As bad as it was though, it did teach me that A) I love this job, and B) even when things are really, really hard, I can do it if I keep pushing myself. I never want to go through that again, but I appreciate the lessons it taught me.
From a few of our conversations, I know you keep a crazy busy work schedule. What does your writing day look like?
JH: I’m an early bird, so I’m up around six am every day. I hit the laptop and write until lunchtime (around 11-11:30) then have lunch, then back to my desk for my day job. Toward the end of the day, I do my blogging/social media/marketing things. I try to take weekends off to let the brain recharge, though when I’m on deadline that isn’t always possible. I used to do all my blogging for the week on Saturdays, but my New Year’s Resolution was to take more time for myself and not work so hard.
Can you give us any hints about what’s up next for you?
JH: I finished a YA fantasy late last year that my agent is currently reviewing. Soon as I get that back I’ll dive into revisions to get it ready to submit. It’s an early draft and still needs work, but I’m very excited about it. Right now, I’m nearing the end of a fun MG adventure caper. (And it’s probably done since I wrote this answer) It’s a departure for me, because it takes place in the real world, which I’ve never really done before. I’m having a ton of fun with it though.
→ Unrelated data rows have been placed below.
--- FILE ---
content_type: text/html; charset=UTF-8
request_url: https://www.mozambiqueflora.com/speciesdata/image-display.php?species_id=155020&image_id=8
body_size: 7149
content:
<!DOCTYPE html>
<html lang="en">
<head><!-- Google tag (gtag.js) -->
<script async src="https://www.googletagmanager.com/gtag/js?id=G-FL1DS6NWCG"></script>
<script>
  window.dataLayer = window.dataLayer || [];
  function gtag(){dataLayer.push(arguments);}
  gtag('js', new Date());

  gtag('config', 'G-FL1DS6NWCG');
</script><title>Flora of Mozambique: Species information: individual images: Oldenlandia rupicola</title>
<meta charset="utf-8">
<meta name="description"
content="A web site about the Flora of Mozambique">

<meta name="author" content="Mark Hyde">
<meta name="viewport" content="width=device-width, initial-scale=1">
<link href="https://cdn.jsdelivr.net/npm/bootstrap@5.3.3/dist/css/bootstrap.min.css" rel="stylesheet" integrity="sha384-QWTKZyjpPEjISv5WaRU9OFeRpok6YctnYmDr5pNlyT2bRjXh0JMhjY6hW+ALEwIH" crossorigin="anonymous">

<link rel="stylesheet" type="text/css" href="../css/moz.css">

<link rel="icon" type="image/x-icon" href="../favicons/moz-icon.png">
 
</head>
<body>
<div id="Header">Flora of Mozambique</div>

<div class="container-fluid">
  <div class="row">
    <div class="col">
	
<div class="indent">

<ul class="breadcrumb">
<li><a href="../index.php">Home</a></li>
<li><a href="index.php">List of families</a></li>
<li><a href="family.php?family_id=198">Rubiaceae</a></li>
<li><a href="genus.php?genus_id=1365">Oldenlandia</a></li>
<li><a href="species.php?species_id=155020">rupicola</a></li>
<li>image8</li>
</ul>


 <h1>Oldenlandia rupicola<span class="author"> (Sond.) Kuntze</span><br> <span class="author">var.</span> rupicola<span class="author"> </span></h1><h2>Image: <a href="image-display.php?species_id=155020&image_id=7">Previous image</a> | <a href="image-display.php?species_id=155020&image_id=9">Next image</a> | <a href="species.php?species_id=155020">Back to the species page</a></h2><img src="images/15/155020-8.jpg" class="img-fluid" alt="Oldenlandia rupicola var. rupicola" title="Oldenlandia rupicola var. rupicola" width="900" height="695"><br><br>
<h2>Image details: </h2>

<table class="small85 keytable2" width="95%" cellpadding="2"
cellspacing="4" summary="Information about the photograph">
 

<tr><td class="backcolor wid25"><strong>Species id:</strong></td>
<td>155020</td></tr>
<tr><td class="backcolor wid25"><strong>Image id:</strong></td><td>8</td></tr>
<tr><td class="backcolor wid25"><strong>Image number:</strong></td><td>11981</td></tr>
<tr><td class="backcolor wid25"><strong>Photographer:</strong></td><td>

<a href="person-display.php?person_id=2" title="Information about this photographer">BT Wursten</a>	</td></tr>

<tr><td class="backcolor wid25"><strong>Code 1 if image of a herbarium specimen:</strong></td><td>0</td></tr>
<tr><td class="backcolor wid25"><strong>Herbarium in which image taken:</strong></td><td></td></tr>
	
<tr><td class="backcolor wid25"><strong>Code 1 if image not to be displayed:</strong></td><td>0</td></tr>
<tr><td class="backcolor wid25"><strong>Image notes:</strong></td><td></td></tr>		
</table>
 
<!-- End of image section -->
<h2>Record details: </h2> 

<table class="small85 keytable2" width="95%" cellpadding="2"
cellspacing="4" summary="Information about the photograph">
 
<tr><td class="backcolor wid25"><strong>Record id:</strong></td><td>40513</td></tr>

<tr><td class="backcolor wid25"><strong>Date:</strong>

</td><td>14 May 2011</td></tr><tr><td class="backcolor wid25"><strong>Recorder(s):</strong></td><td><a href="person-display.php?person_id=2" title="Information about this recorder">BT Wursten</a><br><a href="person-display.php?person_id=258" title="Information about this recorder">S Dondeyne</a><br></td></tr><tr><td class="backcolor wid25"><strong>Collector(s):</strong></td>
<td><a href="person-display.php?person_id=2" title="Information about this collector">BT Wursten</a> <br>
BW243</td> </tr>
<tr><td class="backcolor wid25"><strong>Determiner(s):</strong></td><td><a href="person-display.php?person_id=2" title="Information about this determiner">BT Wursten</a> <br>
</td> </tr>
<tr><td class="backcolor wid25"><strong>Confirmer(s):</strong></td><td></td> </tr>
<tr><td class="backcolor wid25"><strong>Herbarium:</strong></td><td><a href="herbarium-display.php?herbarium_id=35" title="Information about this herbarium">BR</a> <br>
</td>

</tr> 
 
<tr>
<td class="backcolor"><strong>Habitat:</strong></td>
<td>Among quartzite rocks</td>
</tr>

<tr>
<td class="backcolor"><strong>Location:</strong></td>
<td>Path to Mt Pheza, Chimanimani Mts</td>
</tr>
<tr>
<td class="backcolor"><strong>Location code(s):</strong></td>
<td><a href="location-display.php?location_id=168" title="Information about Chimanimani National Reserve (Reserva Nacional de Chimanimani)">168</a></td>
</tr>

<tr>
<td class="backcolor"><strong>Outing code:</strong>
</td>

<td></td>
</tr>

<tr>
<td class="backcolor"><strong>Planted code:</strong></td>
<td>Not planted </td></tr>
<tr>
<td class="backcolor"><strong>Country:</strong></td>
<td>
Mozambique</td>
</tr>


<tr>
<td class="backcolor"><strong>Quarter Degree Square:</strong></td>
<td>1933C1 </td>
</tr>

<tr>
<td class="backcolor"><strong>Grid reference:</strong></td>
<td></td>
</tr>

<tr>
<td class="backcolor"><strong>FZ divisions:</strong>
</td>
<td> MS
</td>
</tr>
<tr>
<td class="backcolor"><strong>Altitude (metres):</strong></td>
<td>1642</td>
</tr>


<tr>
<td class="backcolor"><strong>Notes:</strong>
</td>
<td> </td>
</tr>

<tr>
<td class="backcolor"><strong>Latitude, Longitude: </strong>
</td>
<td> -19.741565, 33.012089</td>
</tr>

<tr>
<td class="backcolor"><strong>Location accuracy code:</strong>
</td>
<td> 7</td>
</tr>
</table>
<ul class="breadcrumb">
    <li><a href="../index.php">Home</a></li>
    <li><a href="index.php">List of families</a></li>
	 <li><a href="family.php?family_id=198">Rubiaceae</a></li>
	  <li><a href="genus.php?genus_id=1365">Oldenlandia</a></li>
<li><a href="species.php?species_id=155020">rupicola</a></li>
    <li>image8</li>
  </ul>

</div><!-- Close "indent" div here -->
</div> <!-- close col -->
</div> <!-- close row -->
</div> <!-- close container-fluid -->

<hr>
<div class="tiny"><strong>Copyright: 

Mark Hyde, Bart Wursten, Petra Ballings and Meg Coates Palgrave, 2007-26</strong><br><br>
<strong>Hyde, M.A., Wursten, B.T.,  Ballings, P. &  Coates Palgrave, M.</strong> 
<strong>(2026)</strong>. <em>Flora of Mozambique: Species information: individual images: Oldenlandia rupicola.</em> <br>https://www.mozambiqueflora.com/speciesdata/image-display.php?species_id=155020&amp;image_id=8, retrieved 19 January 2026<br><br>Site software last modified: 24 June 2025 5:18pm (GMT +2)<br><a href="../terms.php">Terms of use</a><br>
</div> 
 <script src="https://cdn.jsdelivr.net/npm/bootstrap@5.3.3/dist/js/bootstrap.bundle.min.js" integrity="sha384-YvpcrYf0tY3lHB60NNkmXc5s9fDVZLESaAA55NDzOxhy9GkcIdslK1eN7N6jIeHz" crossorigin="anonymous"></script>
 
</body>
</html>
What would you be doing if you weren’t a writer?
JH: I’d be a graphic designer. Which is cheating a little, because I’m a designer already. That’s my day job, or I guess I should say, afternoon job. I spend my mornings playing with words and stories, and my afternoons playing with pictures and layouts. It’s a pretty good gig, actually.
Thanks, Janice! Can’t wait till your new projects hit the shelves.